Грауденц – крепость с непробиваемыми стенами. Говорили даже, что по стенам этим можно ездить на тройке лошадей. На берегу Вислы стоял дворец или замок со сбегающими к воде лестницами, украшенными скульптурами. Дворец этот был очень красив. Думаю, когда-то в нём жил польский магнат, или же он был резиденцией королей. По обе стороны моста через Вислу стояли высокие кирпичные здания, напоминающие башни.

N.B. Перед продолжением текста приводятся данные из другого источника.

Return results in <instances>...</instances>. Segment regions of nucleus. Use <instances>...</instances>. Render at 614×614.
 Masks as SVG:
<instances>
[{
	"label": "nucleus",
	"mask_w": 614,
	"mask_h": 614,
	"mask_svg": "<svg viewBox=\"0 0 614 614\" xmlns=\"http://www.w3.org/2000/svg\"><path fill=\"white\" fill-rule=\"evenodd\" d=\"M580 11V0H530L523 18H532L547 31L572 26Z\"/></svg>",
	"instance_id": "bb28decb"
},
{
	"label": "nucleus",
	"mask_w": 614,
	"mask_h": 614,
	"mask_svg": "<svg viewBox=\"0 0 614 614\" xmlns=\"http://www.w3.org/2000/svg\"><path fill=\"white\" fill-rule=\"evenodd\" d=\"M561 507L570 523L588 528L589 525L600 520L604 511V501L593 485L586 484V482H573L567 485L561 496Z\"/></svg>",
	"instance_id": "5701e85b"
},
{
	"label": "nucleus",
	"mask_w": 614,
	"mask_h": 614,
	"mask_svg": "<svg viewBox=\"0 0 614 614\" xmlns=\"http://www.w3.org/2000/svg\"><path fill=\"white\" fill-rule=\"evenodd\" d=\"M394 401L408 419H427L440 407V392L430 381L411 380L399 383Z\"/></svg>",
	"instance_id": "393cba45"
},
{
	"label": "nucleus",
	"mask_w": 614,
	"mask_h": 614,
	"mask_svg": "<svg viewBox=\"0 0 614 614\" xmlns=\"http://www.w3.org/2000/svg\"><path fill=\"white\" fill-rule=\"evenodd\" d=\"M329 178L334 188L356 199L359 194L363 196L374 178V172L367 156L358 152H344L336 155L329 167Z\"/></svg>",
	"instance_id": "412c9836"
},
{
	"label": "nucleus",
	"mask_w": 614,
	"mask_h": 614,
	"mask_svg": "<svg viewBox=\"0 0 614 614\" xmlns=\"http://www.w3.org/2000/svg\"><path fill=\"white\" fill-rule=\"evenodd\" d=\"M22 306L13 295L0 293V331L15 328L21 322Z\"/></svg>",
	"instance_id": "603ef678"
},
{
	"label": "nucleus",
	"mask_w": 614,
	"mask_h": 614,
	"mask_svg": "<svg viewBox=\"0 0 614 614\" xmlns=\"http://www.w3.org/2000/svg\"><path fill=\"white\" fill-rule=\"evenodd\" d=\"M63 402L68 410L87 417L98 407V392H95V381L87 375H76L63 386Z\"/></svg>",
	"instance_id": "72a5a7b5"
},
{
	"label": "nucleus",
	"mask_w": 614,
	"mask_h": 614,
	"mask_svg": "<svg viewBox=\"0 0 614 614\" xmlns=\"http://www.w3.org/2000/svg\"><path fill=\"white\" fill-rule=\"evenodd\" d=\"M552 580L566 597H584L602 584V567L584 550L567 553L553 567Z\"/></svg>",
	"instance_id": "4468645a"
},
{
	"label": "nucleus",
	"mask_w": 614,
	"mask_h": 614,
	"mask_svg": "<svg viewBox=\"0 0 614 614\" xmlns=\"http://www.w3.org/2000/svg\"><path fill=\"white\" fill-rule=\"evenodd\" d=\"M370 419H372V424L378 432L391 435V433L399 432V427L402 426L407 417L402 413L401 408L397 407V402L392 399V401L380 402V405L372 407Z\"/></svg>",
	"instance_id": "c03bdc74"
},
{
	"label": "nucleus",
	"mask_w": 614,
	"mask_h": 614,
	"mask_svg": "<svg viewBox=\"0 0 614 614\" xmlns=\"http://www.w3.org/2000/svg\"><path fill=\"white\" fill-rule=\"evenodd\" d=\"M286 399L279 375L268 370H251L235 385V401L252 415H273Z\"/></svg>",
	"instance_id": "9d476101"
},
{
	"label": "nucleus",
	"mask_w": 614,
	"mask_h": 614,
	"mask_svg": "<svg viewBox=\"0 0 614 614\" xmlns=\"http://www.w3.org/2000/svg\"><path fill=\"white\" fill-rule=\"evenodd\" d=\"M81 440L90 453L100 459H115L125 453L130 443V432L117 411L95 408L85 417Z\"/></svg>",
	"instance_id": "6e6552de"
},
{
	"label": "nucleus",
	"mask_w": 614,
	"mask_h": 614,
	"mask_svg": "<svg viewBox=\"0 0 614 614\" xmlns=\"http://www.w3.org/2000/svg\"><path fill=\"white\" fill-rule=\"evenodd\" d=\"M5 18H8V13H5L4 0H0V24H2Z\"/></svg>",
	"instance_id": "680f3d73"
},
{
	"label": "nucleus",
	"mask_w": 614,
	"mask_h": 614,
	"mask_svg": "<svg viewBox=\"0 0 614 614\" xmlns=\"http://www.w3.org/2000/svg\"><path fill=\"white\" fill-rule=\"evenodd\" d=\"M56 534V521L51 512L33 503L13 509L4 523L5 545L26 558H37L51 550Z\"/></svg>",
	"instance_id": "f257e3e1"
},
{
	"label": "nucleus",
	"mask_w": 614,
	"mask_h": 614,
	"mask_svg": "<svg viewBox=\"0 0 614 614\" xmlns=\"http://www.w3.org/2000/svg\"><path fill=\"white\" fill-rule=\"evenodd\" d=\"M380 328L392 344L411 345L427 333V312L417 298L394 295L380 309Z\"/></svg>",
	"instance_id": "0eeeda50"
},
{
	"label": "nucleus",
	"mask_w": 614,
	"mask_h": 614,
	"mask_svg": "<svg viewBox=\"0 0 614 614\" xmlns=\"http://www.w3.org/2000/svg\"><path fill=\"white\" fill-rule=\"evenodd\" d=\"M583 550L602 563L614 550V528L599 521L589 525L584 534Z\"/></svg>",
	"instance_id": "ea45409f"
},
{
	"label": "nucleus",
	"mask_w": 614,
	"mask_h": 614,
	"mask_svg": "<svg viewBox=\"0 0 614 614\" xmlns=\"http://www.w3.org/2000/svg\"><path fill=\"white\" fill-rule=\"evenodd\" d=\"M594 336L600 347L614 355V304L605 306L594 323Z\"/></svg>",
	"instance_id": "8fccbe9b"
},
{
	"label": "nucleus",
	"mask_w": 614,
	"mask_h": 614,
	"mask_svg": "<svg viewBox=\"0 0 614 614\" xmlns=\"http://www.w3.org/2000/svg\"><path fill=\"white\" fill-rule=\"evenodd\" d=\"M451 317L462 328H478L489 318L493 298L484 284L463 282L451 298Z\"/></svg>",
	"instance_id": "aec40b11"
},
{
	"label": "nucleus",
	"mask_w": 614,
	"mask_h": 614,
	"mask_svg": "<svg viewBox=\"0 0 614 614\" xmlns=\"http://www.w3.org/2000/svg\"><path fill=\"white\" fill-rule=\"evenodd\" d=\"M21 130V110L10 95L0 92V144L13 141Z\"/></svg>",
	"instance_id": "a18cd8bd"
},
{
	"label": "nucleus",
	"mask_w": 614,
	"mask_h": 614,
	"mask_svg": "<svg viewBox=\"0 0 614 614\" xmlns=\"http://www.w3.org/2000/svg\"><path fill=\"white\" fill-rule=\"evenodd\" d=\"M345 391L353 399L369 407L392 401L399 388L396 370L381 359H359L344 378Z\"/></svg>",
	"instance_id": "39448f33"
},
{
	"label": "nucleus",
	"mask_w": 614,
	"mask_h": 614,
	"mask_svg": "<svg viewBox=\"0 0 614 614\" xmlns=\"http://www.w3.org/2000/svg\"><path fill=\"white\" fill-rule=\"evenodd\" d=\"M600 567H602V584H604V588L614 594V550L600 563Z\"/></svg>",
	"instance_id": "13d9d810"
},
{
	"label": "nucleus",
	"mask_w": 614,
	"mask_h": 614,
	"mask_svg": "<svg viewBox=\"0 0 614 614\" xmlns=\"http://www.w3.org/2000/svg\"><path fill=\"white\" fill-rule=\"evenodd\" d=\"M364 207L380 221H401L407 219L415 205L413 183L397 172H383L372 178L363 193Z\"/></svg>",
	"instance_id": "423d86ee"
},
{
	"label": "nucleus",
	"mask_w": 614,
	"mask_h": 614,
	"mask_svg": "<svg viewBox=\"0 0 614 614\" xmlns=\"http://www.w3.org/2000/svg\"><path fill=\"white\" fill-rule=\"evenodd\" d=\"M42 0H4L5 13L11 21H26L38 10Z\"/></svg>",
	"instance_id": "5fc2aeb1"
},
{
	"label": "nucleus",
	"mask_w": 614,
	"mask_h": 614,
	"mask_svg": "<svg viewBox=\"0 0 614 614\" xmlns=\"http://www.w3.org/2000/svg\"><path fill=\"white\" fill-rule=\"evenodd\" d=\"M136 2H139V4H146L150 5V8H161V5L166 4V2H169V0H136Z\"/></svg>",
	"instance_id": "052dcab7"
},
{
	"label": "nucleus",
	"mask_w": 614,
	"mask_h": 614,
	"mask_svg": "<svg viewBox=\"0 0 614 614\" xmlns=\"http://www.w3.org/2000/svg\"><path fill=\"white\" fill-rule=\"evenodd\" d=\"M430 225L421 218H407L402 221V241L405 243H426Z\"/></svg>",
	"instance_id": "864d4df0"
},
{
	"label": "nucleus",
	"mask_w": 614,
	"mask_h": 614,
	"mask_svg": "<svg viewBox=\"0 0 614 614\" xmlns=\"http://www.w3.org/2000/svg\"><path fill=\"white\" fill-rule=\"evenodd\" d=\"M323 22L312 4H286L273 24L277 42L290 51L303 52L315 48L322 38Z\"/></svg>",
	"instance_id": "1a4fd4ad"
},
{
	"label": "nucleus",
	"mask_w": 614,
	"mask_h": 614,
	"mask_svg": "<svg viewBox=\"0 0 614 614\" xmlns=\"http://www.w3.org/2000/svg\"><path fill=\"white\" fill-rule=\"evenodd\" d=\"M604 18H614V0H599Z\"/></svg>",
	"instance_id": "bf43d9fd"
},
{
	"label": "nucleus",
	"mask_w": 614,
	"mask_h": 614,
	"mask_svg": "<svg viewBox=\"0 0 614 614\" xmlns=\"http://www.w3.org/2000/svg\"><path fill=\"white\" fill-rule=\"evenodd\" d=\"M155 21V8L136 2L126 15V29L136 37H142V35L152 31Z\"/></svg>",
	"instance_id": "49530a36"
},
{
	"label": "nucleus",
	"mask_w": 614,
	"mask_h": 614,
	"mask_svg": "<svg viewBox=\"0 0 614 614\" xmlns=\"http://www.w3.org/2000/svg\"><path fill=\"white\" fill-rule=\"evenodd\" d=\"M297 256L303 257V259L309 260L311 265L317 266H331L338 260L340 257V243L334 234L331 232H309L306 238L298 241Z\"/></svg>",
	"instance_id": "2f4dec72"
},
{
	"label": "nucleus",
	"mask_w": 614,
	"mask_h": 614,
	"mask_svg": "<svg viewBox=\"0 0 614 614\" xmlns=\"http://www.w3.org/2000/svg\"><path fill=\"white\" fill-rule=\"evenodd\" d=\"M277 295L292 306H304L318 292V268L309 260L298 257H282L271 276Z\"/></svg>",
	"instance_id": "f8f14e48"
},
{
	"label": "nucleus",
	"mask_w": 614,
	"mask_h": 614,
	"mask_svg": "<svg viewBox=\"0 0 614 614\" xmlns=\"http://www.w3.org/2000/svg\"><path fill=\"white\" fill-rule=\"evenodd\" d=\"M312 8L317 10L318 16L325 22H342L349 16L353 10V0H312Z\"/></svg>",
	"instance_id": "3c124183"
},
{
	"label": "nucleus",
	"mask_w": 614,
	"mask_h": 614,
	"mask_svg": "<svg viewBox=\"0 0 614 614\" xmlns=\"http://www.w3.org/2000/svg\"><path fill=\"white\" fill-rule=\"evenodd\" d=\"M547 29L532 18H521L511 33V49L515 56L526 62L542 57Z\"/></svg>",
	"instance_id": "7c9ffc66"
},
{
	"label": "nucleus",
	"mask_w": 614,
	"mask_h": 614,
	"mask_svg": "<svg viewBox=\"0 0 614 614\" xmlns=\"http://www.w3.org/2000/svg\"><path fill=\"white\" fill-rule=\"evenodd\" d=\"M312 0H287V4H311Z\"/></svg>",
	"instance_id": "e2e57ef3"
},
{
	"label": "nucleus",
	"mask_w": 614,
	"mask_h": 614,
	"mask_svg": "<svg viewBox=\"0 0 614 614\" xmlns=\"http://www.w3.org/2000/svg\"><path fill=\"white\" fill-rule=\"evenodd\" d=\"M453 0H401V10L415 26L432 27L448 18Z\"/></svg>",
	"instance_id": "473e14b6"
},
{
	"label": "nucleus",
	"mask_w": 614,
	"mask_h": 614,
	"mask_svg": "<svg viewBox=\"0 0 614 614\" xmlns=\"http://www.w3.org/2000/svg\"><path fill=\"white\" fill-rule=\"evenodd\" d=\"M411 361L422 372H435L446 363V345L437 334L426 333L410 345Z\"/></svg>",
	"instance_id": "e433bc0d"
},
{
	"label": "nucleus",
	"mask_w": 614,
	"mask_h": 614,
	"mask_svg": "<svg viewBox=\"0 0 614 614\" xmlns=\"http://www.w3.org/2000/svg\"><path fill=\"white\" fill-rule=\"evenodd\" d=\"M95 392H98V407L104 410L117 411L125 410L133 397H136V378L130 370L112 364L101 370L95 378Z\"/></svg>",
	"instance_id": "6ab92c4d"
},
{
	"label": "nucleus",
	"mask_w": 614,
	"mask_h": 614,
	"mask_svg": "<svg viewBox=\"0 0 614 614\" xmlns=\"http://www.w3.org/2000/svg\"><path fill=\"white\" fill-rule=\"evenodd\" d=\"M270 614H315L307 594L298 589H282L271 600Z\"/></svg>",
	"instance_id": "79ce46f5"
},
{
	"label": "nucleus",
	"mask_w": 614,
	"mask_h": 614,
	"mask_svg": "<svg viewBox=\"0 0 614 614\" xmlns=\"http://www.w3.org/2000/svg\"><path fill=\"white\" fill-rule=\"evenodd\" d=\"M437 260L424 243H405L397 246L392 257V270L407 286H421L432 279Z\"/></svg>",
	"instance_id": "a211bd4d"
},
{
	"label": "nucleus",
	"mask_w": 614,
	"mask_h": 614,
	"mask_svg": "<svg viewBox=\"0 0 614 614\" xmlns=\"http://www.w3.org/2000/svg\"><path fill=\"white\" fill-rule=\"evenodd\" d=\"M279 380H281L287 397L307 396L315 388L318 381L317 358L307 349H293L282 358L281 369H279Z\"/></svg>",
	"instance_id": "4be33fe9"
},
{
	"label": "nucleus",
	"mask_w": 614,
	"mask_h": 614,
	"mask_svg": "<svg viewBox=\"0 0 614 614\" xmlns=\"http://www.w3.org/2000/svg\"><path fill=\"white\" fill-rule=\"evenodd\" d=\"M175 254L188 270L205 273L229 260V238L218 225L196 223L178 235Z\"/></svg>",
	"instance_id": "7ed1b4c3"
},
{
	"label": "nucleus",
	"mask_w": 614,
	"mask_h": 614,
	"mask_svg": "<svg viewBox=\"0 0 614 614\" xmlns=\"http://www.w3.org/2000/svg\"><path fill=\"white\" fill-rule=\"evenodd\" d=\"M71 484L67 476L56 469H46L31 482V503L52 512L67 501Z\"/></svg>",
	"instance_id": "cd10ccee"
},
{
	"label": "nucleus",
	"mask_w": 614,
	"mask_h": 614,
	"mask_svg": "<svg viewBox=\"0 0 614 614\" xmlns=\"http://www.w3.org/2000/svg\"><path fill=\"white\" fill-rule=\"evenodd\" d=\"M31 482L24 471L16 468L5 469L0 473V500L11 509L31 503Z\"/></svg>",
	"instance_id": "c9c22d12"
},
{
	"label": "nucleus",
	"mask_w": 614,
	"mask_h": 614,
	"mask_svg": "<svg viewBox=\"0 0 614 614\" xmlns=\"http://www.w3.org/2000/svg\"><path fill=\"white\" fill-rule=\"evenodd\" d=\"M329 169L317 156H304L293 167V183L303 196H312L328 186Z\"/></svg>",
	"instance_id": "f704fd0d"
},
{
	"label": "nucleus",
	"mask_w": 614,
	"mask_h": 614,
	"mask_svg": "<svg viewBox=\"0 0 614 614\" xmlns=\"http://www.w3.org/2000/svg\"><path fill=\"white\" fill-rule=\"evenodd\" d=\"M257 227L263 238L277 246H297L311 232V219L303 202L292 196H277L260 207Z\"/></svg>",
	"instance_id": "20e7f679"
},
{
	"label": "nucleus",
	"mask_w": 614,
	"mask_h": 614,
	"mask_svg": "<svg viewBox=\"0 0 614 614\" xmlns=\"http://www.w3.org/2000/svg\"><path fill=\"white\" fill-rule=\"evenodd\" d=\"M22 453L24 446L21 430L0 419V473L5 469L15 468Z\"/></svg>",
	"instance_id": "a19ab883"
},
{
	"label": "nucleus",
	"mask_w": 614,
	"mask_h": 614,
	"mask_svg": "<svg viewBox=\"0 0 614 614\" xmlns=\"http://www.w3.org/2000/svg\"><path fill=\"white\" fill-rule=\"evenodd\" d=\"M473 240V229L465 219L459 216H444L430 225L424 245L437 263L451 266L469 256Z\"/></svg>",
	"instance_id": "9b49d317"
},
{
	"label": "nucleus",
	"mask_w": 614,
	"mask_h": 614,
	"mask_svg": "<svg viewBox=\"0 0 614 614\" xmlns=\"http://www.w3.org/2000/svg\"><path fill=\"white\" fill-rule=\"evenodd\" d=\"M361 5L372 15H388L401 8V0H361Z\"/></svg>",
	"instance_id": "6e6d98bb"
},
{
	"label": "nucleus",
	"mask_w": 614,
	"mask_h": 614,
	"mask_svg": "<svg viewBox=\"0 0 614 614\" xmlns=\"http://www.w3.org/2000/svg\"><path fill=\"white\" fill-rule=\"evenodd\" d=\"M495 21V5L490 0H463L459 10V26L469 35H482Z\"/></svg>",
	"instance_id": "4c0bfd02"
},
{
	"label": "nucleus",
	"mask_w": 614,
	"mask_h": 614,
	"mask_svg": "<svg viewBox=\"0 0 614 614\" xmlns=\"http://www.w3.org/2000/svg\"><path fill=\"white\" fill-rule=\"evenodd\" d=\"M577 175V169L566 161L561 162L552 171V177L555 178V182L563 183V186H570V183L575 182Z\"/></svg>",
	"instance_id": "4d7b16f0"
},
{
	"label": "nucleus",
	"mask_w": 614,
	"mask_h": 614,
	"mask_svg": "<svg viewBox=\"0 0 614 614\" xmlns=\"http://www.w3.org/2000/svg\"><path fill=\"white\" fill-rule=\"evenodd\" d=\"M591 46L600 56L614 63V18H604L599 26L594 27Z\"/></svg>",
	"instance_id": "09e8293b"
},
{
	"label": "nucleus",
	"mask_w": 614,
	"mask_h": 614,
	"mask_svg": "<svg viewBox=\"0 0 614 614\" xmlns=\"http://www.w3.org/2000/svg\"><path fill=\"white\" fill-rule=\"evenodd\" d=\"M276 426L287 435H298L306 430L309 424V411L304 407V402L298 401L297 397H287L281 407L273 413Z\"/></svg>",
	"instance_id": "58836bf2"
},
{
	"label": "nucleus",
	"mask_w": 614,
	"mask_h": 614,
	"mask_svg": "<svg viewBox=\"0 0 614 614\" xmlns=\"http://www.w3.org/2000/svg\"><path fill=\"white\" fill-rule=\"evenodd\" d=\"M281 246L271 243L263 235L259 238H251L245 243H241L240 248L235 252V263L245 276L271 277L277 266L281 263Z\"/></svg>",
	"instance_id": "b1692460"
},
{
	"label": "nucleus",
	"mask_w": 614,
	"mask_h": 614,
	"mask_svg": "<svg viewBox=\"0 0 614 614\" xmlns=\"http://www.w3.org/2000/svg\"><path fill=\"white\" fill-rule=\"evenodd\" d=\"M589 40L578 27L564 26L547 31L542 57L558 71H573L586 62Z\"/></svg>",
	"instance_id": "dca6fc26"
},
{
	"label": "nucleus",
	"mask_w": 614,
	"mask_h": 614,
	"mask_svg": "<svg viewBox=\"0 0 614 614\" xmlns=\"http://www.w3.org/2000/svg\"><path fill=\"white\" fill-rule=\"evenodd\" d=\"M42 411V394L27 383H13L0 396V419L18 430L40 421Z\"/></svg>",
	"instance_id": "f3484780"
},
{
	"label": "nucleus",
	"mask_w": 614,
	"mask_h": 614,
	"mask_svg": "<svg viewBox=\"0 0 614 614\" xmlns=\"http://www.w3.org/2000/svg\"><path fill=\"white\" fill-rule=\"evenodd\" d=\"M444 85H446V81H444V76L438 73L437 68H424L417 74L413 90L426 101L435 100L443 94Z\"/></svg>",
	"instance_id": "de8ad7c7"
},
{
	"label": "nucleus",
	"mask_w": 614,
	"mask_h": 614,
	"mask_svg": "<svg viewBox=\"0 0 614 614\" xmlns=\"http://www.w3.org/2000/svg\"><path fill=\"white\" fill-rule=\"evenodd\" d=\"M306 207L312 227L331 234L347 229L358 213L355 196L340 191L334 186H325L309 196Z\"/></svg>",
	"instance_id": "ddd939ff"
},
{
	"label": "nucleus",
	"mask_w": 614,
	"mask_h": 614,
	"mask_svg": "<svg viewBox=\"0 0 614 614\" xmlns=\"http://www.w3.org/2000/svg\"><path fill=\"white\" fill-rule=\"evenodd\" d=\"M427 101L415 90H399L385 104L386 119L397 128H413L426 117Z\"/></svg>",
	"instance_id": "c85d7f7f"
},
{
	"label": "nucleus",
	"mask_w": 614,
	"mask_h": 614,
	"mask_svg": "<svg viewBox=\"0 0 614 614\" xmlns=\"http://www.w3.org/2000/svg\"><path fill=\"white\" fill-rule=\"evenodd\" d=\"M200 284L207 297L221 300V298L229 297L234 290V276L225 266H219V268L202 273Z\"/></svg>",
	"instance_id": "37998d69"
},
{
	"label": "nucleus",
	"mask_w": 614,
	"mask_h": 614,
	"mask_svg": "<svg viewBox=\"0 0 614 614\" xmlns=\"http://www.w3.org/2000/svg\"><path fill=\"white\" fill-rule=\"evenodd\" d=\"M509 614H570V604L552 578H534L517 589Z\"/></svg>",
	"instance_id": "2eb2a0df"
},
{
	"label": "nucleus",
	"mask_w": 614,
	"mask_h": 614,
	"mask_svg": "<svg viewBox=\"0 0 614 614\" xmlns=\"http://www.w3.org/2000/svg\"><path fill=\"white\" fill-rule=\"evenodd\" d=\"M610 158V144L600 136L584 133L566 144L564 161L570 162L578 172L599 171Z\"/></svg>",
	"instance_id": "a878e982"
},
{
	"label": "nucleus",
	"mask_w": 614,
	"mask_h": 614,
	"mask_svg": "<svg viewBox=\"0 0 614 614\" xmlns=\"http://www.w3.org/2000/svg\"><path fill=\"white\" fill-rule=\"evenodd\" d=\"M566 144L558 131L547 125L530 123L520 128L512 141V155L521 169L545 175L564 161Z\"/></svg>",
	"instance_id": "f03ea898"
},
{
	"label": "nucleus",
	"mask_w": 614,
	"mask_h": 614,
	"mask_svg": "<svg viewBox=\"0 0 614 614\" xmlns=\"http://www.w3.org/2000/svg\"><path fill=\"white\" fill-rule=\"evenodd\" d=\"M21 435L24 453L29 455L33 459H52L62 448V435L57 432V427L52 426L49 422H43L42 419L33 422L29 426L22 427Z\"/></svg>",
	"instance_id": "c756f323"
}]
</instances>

К Грауденцу мы подошли в самом начале марта. Он был уже окружён. Немцы пытались прорваться, но сил у них было немного. Я говорю «немцы», хотя в Грауденце были в основном полки, сформированные во Франции из французов. Об этом я узнал потом, когда они сдались и выходили из ворот строем под белым флагом. Среди них была какая-то молодая женщина, которая горько плакала. Её вели под руки солдаты.
Время, проведённое под Грауденцем, не было чем-то особенно примечательным. Мы стояли, как в обороне. Действительно, город был сильно укреплён, и брать его штурмом было бы бессмысленно. Брали его измором.
Мы находились за дамбой. Маясь от безделья, я временами развлекался тем, что лежал в своей ячейке и следил, не выскочит ли кто из солдат противника к реке. Тогда я стрелял в него из винтовки. Он, зачерпнув воды в котелок, бежал на косогор и тут падал или скрывался. Случалось и так: упадёт, полежит какое-то время, соскочит и убежит. Значит, моя пуля только свистнула рядом.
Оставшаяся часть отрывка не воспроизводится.